Absolute Galois group $\text{Gal}(\overline{K}/K)$ of any number field $K$ has a non-open subgroup of any prime index $p$?

Question

Let $K$ be a number field, and let $p$ be a prime number. Does $G = \text{Gal}(\overline{K}/K)$ necessarily have a subgroup of index $p$ that is not open?

Answer 1

Let $K$ be a number field and $G = \text{Gal}(\overline{K}/K)$ its absolute Galois group. The open subgroups of the profinite group $G$ are precisely the "lifts" of the identity $1\in\text{Gal}(L/K)$ (more precisely, kernels of projection maps $G\to \text{Gal}(L/K)$) for finite Galois extensions $L$, and there are countably many $K$-field extensions of any given degree, since $\mathbb{Q}$, hence also $K$, is countable. Thus, $G$ has countably many open subgroups.

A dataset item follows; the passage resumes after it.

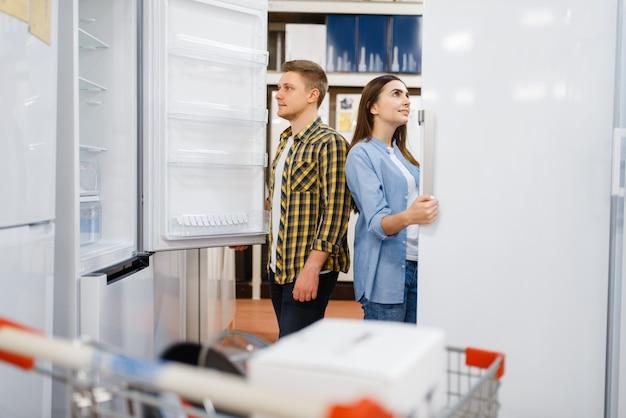 Młoda para wybiera lodówkę w sklepie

Fix a prime $p$. We claim that $G$ has uncountably many subgroups of index $p$, so that at least one — in fact, uncountably many must be non-open, as desired.

To prove this, let $\omega\in \overline{K}$ be a primitive $p$th root of unity. We inductively construct a sequence$$q_1,\,q_2, \,\ldots\in\mathbb{Z}$$of prime integers such that for every $i \ge 1$, the prime $q_i$ is not a $p$th power in $$K\left(\omega,q_1^{1/p},\ldots,q_{i-1}^{1/p}\right),$$where for $i=1$, we just mean $K(\omega)$; for instance, we can just take any $q_i$ not dividing the discriminant of$$K\left(\omega,q_1^{1/p},\dots,q_{i-1}^{1/p}\right),$$so that any $\mathfrak{q} \mid q_i$ is unramified, and in particular $q_i$ is not a $p$th power. Then$$\left[K\left(\omega,q_1^{1/p},\dots,q_i^{1/p}\right):K\left(\omega,q_1^{1/p},\dots,q_{i-1}^{1/p}\right)\right] = p$$ for $i\ge1$.

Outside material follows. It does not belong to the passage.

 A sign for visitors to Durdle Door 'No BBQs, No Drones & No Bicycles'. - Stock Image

Set$$K' = K\left(\omega,q_1^{1/p},q_2^{1/p},\dots\right) \subset \overline{K}.$$Since $\omega\in K'$, we have $K'/K$ Galois, with Galois group$$G' := \text{Gal}(K'/K) \simeq C_{p-1}\times \prod_{i\ge1} C_p \text{ (isomorphism of abelian groups);}$$any $K$-automorphism of $K'$ is uniquely determined by an "independent" choice of values at $\omega$, which has $p-1$ conjugates, and the $q_i^{1/p}$, which each have $p$ conjugates. The infinite product$$\prod_{i\ge1} C_p$$is an infinite-dimensional $\mathbb{F}_p$-vector space, so $G'$ has uncountably many subgroups of index $p$, one for each of uncountably (by a standard diagonalization argument) many $1$-dimensional subspaces of the vector space.

Finally, if$$\pi: G = \text{Gal}(\overline{K}/K)\to \text{Gal}(K'/K) = G'$$denotes the projection induced by the inverse limit — which in the case of Galois groups is given by restriction of $K$-automorphisms via $\iota_{K'\subset\overline{K}}$, since $K$-automorphisms of $\overline{K}$ are still $K$-automorphisms of $K'$ — then$$\left[G:\pi^{-1}(H')\right] = \left[G':H'\right]$$for any finite-index subgroup $H'$ of $G'$ — if$$\bigsqcup x'_j H' = G'$$and $x_j\in G$ is any "$\pi$-lift" of $x_j'$, then$$\bigsqcup x_j \pi^{-1}(H') = \bigsqcup \pi^{-1}(x'_j H') = \pi^{-1}(G') = G$$— so we are done.